## ЗАДАНИЕ
Ответьте на вопросы по тексту о Пастернаке и Тихонове, приведенному ниже.
(а) Где и когда познакомились Пастернак и Тихонов?
(б) Какой голос у Тихонова, по описанию Чуковского?
(в) С кем упоение стихией жизни свяжет Тихонова близкой дружбой?

## ТЕКСТ ДОКУМЕНТА
──────────

Пастернак и Тихонов в середине 20‑х годов не раз говорили о приятии времени, о смирении перед ним. Они познакомились в кружке Осипа Брика в конце 1923 года, и к июню 1924‑го Пастернак всецело принял его в свою «семью».
Радость видеть такого человека, – пишет Пастернак жене, уехавшей с сыном на дачу, – он единственный, с кем я говорил о тебе. Тогда он преобразился, полез в кармашек своей куртки военной, порылся, помычал, ничего не нашел, что-то пробормотал, ничего не сказавши. Это было в первое посещение. ‹…› Просил кланяться тебе, как давно мне это поручили Петровские, Брики, Асеевы и Маяковский…[77]
Но если Пастернак по-детски воспринял нового друга, то К. И. Чуковский очень едко описывает Тихонова той поры:
Вчера был у меня самый говорливый человек в мире: поэт Николай Тихонов. У него хриплый бас, одет он теперь очень изящно, худощав, спокоен, крепок ‹…›. У него есть та связь с соврем. эпохой, что он тоже весь в вещах, в фактах, никак не связан с психологией, с духовной жизнью. Он бездушен, бездуховен, но любит жизнь – как тысяча греков…[78]
Упоение стихией жизни свяжет Тихонова близкой дружбой с Луговским в их походах на Восток. Луговской писал, что любовь к самому процессу жизни (жизненная чувственность) мешает ему жить как нужно и писать как следует. А мешала ли она Тихонову? Вряд ли. В поэзии он редко грешил психологизмом, самоуглубленностью. Он – поэт-рассказчик, поэт-путешественник.

──────────

## МАТЕРИАЛ
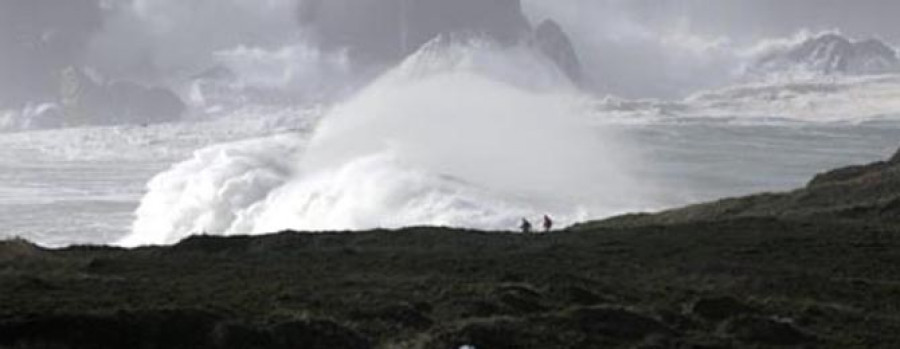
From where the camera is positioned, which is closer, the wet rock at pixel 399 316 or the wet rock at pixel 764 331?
the wet rock at pixel 764 331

──────────

## ВЫПОЛНЕННОЕ ЗАДАНИЕ
(а) В кружке Осипа Брика в конце 1923 года.
(б) Хриплый бас.
(в) С Луговским.